[Materiale grezzo]
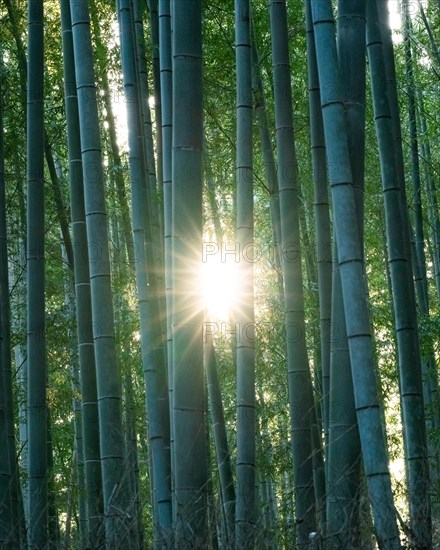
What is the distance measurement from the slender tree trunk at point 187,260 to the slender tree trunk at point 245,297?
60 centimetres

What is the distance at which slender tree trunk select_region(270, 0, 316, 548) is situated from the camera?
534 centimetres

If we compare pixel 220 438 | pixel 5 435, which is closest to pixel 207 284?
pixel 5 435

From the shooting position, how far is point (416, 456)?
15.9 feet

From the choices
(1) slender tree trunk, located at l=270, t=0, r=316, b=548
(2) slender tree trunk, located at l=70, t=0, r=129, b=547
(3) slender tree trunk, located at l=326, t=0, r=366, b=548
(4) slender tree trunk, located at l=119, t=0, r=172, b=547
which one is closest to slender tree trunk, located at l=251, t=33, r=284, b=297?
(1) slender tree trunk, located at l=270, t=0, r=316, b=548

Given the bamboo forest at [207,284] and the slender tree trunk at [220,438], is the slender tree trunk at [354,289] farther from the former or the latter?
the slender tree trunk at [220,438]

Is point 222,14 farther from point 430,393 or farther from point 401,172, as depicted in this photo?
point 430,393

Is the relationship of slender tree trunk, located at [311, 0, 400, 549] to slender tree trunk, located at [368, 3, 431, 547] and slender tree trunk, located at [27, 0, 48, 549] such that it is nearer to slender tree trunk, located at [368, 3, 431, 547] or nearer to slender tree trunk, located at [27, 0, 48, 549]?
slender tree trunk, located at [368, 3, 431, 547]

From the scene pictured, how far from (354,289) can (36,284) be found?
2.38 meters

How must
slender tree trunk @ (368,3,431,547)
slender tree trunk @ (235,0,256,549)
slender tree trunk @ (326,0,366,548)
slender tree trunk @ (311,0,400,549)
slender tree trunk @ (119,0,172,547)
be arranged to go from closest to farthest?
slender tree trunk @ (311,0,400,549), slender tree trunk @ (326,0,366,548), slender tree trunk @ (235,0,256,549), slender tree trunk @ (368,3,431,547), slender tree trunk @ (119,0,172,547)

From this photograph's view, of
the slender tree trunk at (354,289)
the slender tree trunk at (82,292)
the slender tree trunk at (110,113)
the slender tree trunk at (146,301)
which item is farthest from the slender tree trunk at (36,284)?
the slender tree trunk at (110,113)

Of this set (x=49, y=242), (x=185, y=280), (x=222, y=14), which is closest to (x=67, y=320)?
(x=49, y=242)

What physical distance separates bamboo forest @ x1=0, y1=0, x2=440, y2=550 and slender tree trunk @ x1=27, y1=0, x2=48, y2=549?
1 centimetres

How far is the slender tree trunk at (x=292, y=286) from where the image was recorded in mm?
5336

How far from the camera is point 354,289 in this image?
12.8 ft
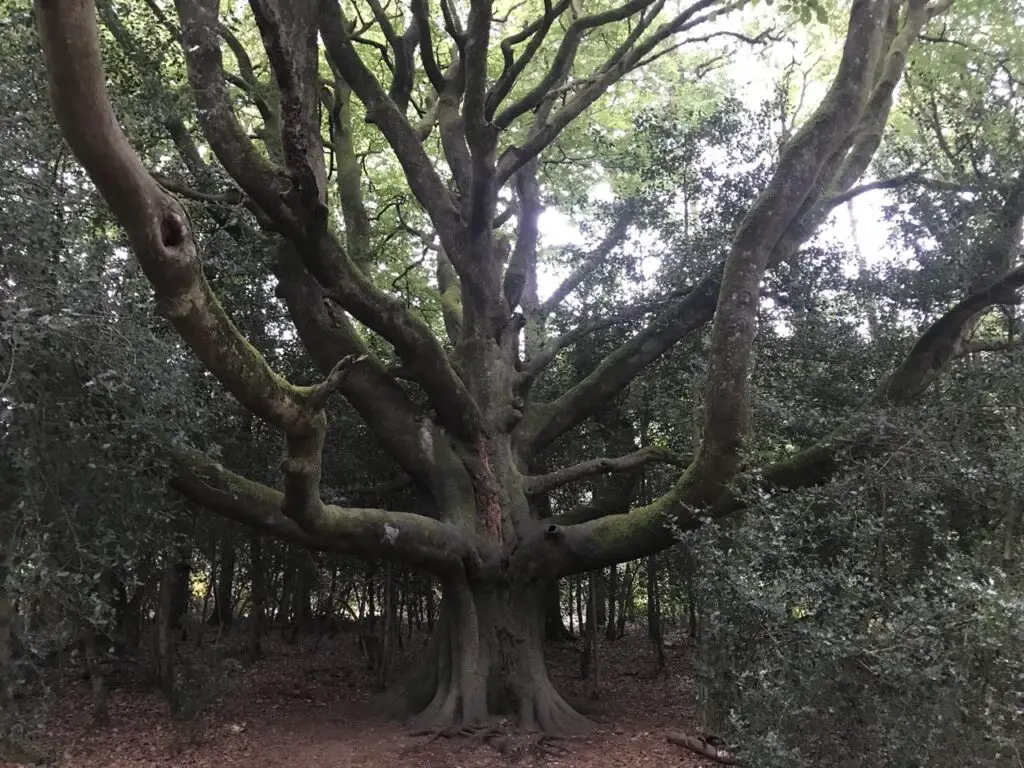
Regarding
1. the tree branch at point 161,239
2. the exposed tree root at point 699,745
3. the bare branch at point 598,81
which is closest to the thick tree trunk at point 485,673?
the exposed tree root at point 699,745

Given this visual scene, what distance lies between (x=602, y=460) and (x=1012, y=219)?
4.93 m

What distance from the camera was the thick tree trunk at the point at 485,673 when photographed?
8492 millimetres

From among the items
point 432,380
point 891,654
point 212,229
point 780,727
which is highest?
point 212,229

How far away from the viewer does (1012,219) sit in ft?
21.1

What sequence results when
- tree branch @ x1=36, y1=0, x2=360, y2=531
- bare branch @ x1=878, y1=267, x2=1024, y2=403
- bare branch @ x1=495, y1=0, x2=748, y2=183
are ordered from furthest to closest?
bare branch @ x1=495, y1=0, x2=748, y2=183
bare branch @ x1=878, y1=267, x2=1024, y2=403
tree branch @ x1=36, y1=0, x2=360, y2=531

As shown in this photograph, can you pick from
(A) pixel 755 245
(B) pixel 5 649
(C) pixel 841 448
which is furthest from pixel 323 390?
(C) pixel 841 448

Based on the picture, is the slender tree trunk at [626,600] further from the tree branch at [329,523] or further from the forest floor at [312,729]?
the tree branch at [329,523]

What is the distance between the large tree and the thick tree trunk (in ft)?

...

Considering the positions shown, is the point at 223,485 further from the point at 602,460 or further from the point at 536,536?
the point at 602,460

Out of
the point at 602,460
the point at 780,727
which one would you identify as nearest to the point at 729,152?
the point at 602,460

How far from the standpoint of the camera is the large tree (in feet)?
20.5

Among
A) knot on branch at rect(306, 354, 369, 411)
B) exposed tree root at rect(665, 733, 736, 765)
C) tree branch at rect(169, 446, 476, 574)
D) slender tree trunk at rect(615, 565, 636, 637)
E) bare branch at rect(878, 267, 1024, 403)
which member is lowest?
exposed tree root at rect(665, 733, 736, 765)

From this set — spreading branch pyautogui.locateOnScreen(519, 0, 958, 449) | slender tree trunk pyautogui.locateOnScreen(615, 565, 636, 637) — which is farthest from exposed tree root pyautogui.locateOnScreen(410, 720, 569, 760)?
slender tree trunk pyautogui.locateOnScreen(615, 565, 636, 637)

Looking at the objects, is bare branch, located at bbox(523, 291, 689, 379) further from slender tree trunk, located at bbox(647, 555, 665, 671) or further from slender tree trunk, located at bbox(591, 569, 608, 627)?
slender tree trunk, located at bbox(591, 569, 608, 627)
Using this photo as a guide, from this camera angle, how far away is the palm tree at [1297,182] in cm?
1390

### Obiettivo
Riscrivi come lista JSON di stringhe il tratto del materiale che va dalla riga contenente "As shown in" fino alla riga contenente "What is the distance between", entrambe comprese. Metti una stringa per ogni riga e tralascia le righe vuote.

### Esercizio svolto
[
  "As shown in this photograph, can you pick from",
  "(A) pixel 755 245",
  "(B) pixel 5 649",
  "(C) pixel 841 448",
  "which is furthest from pixel 323 390?",
  "(C) pixel 841 448",
  "Based on the picture, is the slender tree trunk at [626,600] further from the tree branch at [329,523] or further from the forest floor at [312,729]?",
  "the tree branch at [329,523]",
  "What is the distance between the large tree and the thick tree trunk (in ft)?"
]